My mind is on fire. I have electricity coursing through my veins. Lighting bolts through my brain coming out of my finger tips!
I’ve always been called the creative type. I’ve played in bands. I’ve made records. I’ve recorded and produced other people’s records. I’ve released other people’s records on a record label I co-owned. I’m a podcaster, radio DJ. I make videos. I have ideas. I produce them. Make them come alive.
But I don’t see myself that way. I’ve been in a lifeless black hole for a long time. Wanting to create more, but lacking the muse.
But now, I am creativity in the flesh!
I have been agitated in the extreme lately. I’ve been having the most bizarre dreams of late. I don’t sleep much at all.
Now I have infinity in my head. And I’m pissed off and wanting to create all the things. I’ve waited so long for this. But I can’t reign it in. I have been non creative for so long. And I want to sleep peacefully.

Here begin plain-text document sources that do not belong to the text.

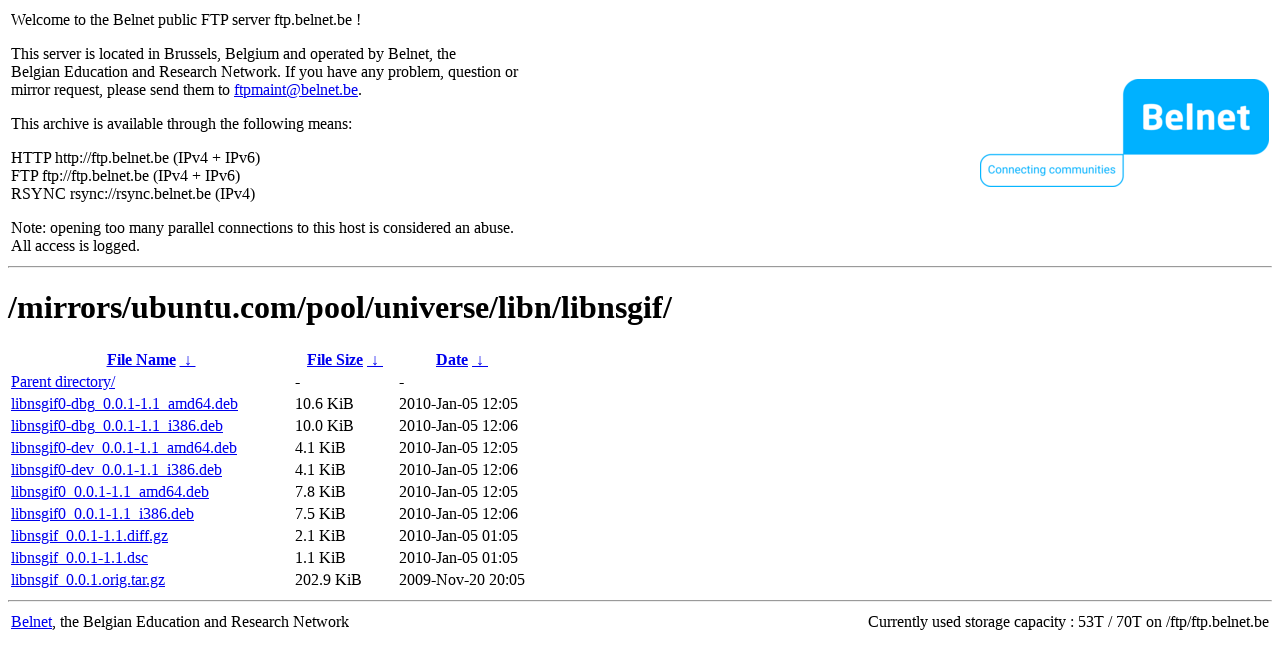

--- FILE ---
content_type: text/html
request_url: https://ftp.belnet.be/mirrors/ubuntu.com/pool/universe/libn/libnsgif/
body_size: 1023
content:
<table width="100%">
<tr>
<td align="left" style="width:50%">
<p>Welcome to the Belnet public FTP server ftp.belnet.be !</p>
<p>
This server is located in Brussels, Belgium and operated by Belnet, the<br>
Belgian Education and Research Network. If you have any problem, question or<br>
mirror request, please send them to <a href="mailto:ftpmaint@belnet.be">ftpmaint@belnet.be</a>.<br>
</p>
This archive is available through the following means:<br>
<p>
HTTP http://ftp.belnet.be (IPv4 + IPv6)<br>
FTP ftp://ftp.belnet.be (IPv4 + IPv6)<br>
RSYNC rsync://rsync.belnet.be (IPv4)<br>
</p>
<p>
Note: opening too many parallel connections to this host is considered an abuse. <br>
All access is logged.
</p>
</td>
<td align="right" style="width:50%">
<a href="https://www.belnet.be">
<img src="/belnetstyle/belnetlogo.png" text="https://www.belnet.be"></a>
</td>
</tr>
</table>
<hr>
<h1>
/mirrors/ubuntu.com/pool/universe/libn/libnsgif/</h1>
<table id="list"><thead><tr><th style="width:55%"><a href="?C=N&amp;O=A">File Name</a>&nbsp;<a href="?C=N&amp;O=D">&nbsp;&darr;&nbsp;</a></th><th style="width:20%"><a href="?C=S&amp;O=A">File Size</a>&nbsp;<a href="?C=S&amp;O=D">&nbsp;&darr;&nbsp;</a></th><th style="width:25%"><a href="?C=M&amp;O=A">Date</a>&nbsp;<a href="?C=M&amp;O=D">&nbsp;&darr;&nbsp;</a></th></tr></thead>
<tbody><tr><td class="link"><a href="../">Parent directory/</a></td><td class="size">-</td><td class="date">-</td></tr>
<tr><td class="link"><a href="libnsgif0-dbg_0.0.1-1.1_amd64.deb" title="libnsgif0-dbg_0.0.1-1.1_amd64.deb">libnsgif0-dbg_0.0.1-1.1_amd64.deb</a></td><td class="size">10.6 KiB</td><td class="date">2010-Jan-05 12:05</td></tr>
<tr><td class="link"><a href="libnsgif0-dbg_0.0.1-1.1_i386.deb" title="libnsgif0-dbg_0.0.1-1.1_i386.deb">libnsgif0-dbg_0.0.1-1.1_i386.deb</a></td><td class="size">10.0 KiB</td><td class="date">2010-Jan-05 12:06</td></tr>
<tr><td class="link"><a href="libnsgif0-dev_0.0.1-1.1_amd64.deb" title="libnsgif0-dev_0.0.1-1.1_amd64.deb">libnsgif0-dev_0.0.1-1.1_amd64.deb</a></td><td class="size">4.1 KiB</td><td class="date">2010-Jan-05 12:05</td></tr>
<tr><td class="link"><a href="libnsgif0-dev_0.0.1-1.1_i386.deb" title="libnsgif0-dev_0.0.1-1.1_i386.deb">libnsgif0-dev_0.0.1-1.1_i386.deb</a></td><td class="size">4.1 KiB</td><td class="date">2010-Jan-05 12:06</td></tr>
<tr><td class="link"><a href="libnsgif0_0.0.1-1.1_amd64.deb" title="libnsgif0_0.0.1-1.1_amd64.deb">libnsgif0_0.0.1-1.1_amd64.deb</a></td><td class="size">7.8 KiB</td><td class="date">2010-Jan-05 12:05</td></tr>
<tr><td class="link"><a href="libnsgif0_0.0.1-1.1_i386.deb" title="libnsgif0_0.0.1-1.1_i386.deb">libnsgif0_0.0.1-1.1_i386.deb</a></td><td class="size">7.5 KiB</td><td class="date">2010-Jan-05 12:06</td></tr>
<tr><td class="link"><a href="libnsgif_0.0.1-1.1.diff.gz" title="libnsgif_0.0.1-1.1.diff.gz">libnsgif_0.0.1-1.1.diff.gz</a></td><td class="size">2.1 KiB</td><td class="date">2010-Jan-05 01:05</td></tr>
<tr><td class="link"><a href="libnsgif_0.0.1-1.1.dsc" title="libnsgif_0.0.1-1.1.dsc">libnsgif_0.0.1-1.1.dsc</a></td><td class="size">1.1 KiB</td><td class="date">2010-Jan-05 01:05</td></tr>
<tr><td class="link"><a href="libnsgif_0.0.1.orig.tar.gz" title="libnsgif_0.0.1.orig.tar.gz">libnsgif_0.0.1.orig.tar.gz</a></td><td class="size">202.9 KiB</td><td class="date">2009-Nov-20 20:05</td></tr>
</tbody></table><footer>
<hr>
<table width="100%">
<tr>
<td align="left" style="width:50%"><a href="https://www.belnet.be">Belnet</a>, the Belgian Education and Research Network</td>


<td style=width:50% align=right>Currently used storage capacity : 53T / 70T on /ftp/ftp.belnet.be</td></tr></table></footer>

So I drank a metric ton of whiskey, and took some antihistamines. But I won’t sleep well, I know. The fitful dreams will be disturbing.
I have my first doctor’s appointment in two decades next week.
Will I be able to communicate the hell inside me? Or will I be fine then and unable to communicate how I suffer?
Or, am I suffering? Perhaps I am just confused. And silly.